[Selected excerpt]
======

Making a Bet on Business Decisions
It is human nature to seek out certainty. To look for stability. The knowable. Black and white. Not 50 shades of grey!
But decision-making is really about making a bet. If you think maybe I am being a wee dramatic, check out Annie Duke’s book, Thinking in Bets. Life is a game of poker.
Business success = the quality of our decisions + luck.
Quality comes from having a process or framework (or a few that you run through) for decision-making. I am all about intuition having its place in the process, or in the final decision, but quality and long-term success is about having a process.
Your Bucket List
Let’s get clear on one thing. Quality is not a question of being right and wrong. It is about the process. Sometimes crappy decisions, have great outcomes and sometimes solid decisions, have shitty outcomes.
Keeping this in mind should also alleviate some of the fear that creeps in when making big decisions. When scaling your business, the stakes get higher, and the dollar amounts you are talking about or the team you are responsible for grows, so does the fear.
Start with your bucket list (no not that one!): (1) what do I know, (2) what don’t I know (throw in that bucket what you THINK you know), (3) what can’t I know?
Crowdsource Bucket #2
What you know is based on your own experiences, the information that you have, and the models that you have used in the past to play out the options.
Aka, bucket #2 is wide and deep. Now what?
Go seek out the perspectives, expertise, and opinions of others with diverse backgrounds. Ask questions.
Really listen, really push yourself to find the contrary points of view. The evidence that might contradict or challenge your assumptions. By nature, we seek out the evidence that validates our decisions (hello, confirmation bias). We want to feel good, who doesn’t like to be right?

======

Questions about scene geometry:
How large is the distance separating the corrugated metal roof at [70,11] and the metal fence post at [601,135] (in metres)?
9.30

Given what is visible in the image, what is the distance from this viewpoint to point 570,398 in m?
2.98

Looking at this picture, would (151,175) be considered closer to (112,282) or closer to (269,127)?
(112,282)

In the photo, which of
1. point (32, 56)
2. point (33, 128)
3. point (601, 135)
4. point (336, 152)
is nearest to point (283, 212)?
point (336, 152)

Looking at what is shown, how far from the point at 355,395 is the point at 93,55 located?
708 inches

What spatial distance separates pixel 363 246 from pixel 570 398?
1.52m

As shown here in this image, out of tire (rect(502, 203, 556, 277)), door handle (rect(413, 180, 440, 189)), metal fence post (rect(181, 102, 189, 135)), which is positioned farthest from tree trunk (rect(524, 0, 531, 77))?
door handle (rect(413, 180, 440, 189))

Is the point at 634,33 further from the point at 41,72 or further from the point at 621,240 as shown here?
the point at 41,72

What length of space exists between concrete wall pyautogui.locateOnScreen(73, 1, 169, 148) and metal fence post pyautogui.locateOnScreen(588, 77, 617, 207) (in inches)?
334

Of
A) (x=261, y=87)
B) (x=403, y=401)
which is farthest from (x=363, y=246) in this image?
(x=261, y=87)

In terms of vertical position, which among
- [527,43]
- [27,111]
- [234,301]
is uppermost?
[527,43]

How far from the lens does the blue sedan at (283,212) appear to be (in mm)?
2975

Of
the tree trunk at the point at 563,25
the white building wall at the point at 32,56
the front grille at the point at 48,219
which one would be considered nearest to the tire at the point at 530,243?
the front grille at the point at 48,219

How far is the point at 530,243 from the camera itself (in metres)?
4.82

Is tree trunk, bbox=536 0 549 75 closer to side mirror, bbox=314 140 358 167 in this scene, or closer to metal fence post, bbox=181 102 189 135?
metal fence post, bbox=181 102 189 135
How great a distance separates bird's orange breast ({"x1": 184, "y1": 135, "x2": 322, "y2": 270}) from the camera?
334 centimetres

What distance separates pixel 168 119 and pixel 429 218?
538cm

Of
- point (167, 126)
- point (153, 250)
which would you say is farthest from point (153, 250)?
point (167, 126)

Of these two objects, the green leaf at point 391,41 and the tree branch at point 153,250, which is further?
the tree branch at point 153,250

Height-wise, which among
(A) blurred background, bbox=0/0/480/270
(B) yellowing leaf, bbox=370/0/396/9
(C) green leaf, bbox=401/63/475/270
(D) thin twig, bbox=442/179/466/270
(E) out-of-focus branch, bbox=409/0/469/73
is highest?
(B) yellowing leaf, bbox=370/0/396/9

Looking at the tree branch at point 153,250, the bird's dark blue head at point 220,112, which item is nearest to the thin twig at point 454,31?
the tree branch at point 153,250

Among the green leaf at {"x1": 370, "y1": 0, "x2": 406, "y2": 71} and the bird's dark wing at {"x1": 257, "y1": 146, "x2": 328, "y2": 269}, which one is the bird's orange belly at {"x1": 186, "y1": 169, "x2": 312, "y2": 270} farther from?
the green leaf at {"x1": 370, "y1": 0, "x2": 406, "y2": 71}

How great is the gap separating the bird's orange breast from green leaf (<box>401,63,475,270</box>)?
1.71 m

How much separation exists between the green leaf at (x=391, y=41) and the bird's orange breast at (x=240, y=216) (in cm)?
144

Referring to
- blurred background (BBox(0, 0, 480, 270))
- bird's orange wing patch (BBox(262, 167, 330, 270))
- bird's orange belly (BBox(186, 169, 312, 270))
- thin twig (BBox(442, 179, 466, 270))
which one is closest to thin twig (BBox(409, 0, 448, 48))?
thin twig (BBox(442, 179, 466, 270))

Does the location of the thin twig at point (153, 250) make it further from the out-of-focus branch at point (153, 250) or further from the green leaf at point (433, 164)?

======

[Exercise goal] In the text on business decisions, what two things add up to business success?

[In response] The quality of our decisions plus luck.